Ann and Lucy keep up a steady stream of letters over the years, filled with tales of relationships, literature, art, manuscript rejections, surgeries, waitressing and writing. At one point in the book, Patchett  was at her mother’s home reading correspondence from Lucy, sorting through them to throw some away. Patchett’s mother advises her daughter to save all of Lucy’s letters.”Someday you’ll both be famous writers,” she says.”And these letters will be very important to you.” Good advice, Mom. Patchett skillfully uses the letters as the framework for this wonderfully written book. (My favorite salutation in a letter from Lucy to Ann: Dearest Anngora, my cynical pirate of the elusive heart,my self winding watch, my showpiece,my shoelace, how are you?)

I was intrigued by the book’s title, but I don’t think Truth and Beauty was chosen with a nod to Aquinas’s theological development of “truth,beauty and goodness”, since the only reference to theology/philosophy that I could find in the book is Patchett’s high school interpretation of ‘salvation’. Still, Ann’s adolescent “work/s will save you” thinking did her no harm, and probably kept Patchett on a more positive pathway in her adult years.
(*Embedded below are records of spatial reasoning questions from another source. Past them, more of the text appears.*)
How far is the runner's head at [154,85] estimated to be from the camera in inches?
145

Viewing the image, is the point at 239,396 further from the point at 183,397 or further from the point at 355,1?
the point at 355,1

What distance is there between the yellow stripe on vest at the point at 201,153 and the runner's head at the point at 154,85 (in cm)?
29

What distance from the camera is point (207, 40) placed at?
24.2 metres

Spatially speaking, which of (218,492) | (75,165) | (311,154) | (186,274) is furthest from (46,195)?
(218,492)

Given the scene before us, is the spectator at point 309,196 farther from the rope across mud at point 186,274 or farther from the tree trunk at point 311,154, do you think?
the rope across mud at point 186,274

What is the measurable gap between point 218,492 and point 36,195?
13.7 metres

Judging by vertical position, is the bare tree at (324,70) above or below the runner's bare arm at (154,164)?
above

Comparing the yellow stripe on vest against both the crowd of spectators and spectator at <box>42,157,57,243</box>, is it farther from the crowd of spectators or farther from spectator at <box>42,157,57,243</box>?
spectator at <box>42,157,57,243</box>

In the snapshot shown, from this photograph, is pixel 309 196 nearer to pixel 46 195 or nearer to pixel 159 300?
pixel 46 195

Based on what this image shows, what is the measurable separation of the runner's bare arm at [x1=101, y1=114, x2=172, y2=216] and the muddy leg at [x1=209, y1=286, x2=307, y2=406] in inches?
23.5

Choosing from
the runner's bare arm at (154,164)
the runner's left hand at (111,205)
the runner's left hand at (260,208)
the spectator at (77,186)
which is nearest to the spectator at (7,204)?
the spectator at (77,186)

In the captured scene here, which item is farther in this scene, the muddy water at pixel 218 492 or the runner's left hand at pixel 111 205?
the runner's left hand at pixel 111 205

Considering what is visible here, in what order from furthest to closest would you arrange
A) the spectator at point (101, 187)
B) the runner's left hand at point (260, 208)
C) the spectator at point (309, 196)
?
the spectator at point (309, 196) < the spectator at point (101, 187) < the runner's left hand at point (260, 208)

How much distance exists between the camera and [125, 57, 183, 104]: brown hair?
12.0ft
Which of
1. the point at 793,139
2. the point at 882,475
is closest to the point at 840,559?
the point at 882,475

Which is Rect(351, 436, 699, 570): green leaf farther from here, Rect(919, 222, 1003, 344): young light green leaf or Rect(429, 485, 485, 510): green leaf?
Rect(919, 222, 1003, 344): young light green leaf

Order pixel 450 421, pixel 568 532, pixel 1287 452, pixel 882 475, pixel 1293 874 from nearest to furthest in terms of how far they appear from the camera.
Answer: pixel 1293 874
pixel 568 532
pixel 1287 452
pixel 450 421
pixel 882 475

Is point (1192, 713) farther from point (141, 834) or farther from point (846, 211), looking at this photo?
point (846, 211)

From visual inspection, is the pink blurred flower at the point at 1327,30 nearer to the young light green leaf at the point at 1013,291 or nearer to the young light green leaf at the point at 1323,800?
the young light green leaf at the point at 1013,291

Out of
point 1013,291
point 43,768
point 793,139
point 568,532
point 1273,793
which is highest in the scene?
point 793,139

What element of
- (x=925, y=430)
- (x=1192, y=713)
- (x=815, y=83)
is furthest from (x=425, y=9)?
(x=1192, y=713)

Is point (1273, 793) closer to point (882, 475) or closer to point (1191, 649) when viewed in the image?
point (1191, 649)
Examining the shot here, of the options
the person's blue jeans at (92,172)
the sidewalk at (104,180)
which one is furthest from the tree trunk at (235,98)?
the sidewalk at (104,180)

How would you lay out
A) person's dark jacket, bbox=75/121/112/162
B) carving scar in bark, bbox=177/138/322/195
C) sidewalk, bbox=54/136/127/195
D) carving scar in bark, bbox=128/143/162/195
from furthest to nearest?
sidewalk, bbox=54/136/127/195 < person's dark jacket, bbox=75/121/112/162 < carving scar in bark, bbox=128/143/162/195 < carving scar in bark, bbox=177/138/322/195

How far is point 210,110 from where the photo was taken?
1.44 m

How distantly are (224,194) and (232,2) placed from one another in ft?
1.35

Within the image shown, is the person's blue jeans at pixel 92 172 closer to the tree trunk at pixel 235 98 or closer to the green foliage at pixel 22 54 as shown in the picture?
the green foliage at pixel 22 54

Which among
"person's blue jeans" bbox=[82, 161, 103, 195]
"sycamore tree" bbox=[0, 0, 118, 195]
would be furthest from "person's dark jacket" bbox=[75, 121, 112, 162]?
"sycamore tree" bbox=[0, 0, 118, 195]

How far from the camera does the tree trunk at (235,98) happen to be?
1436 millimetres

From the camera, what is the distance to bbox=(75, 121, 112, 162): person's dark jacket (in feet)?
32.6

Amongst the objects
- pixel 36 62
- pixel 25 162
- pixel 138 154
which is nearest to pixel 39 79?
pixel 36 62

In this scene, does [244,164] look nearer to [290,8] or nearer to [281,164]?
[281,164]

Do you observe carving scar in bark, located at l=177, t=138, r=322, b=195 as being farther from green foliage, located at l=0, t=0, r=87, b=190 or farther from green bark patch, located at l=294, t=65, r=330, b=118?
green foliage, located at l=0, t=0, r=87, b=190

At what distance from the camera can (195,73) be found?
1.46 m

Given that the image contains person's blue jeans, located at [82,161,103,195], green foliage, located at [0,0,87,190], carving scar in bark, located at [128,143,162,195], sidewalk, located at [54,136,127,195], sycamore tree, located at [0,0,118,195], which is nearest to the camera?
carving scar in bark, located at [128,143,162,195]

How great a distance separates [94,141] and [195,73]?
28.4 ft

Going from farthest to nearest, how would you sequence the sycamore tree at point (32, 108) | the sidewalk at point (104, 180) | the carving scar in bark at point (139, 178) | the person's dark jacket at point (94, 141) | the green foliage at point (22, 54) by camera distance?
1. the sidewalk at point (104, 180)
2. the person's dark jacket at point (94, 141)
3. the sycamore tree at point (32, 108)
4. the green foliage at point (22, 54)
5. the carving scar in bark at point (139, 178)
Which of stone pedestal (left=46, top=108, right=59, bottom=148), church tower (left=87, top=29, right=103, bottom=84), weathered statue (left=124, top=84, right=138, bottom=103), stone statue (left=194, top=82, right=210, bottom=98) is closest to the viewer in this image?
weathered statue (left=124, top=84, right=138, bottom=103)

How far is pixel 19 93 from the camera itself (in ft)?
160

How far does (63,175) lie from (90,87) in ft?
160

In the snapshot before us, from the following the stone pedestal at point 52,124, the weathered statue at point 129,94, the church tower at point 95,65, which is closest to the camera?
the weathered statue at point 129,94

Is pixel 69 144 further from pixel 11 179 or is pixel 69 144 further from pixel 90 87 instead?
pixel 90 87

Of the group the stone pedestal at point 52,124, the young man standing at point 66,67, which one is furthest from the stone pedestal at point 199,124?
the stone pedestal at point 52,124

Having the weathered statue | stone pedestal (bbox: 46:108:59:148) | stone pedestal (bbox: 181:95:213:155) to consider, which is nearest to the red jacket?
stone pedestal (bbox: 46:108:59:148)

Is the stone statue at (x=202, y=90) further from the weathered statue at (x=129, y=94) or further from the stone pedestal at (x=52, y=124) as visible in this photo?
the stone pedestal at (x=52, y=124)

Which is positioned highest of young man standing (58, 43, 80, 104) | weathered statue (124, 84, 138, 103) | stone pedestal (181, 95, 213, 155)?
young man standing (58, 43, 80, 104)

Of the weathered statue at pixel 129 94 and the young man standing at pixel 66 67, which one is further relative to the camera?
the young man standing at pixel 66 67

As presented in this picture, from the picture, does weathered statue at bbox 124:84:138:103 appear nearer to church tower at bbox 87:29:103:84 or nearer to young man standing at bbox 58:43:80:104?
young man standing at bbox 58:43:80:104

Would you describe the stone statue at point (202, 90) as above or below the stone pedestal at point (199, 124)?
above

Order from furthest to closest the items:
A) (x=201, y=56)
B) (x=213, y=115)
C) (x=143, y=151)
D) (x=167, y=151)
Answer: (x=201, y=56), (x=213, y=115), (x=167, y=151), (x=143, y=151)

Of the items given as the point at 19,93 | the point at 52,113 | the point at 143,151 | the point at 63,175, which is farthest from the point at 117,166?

It likely had something to do with her remaining a faithful friend to Lucy, too.
One thing I enjoyed about the book is the inside view of the challenges of the writing life – no easy-peezy-lemon-squeezy careers for writers, friends, just continuous effort, and unending submissions/rejections for years and years – a definite reality check for anyone considering a writing career. BUT – both of the women did experience success eventually. Lesson to hopeful authors: keep writing.

This book has changed my mind about author Ann Patchett. I will no longer delegate her work as ‘book club only’ offerings and will look forward to purchasing and reading her next book on my own.

Final thoughts on this book in < 140 characters – Women,college students,aspiring writers and those with talented but heart-breaking friends:read this book.